SUPPLIED TEXT ->
The questions submitted to the Court on the statement of facts made by the parties were, 1st. ‘Whether the said letters so offered by the defendants, or any of them, are competent and sufficient evidence to prove what matters of dispute or controversy were submitted to the said arbitrators under the said bond?’
2d. ‘Whether the said award in the terms aforesaid, or taken in connexion with the evidence so offered by the defendant, (if such evidence be decided by the Court to be competent and admissible,) is valid, and sufficient in law?’
The matter contained in the letters was pleaded by the defendant in his rejoinder, as being part of the subject in controversy, and is, consequently, confessed by the demurrer. Had the demurrer been argued, therefore, the first question could not have arisen. But as a statement of facts has been substituted for the demurrer, we presume, the question respecting the admissibility of the evidence offered by the defendant is to be considered as if issue had been joined on the fact stated in the rejoinder. So considering it, there is, we think, no doubt of the admissibility of the testimony, nor of its competency, taken in connexion with the award itself, to prove, that a dispute existed respecting the lands mentioned in those letters, which was brought before the arbitrators.

TASK TO CARRY OUT ->
Answer each question from the court opinion above.
(a) In the first question submitted to the Court, what did the defendants offer as evidence?
(b) In what pleading did the defendant plead the matter contained in the letters?
(c) What was substituted for the demurrer?

DATA BLOCK ->
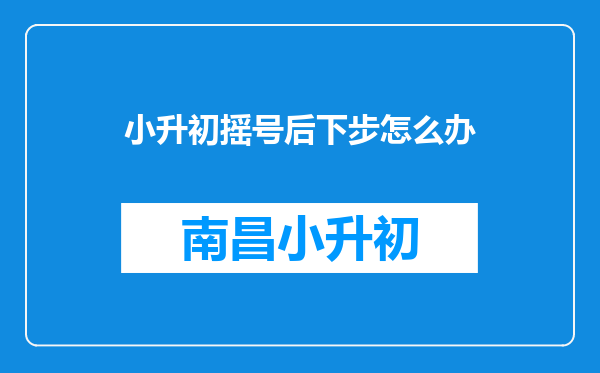 小升初摇号后下步怎么办

南昌小升初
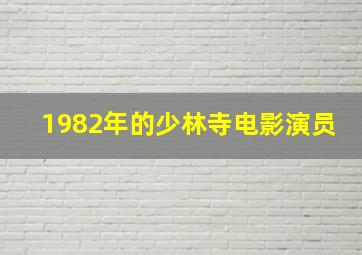 1982年的少林寺电影演员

TASK SOLUTION ->
(a) The said letters.
(b) His rejoinder.
(c) A statement of facts.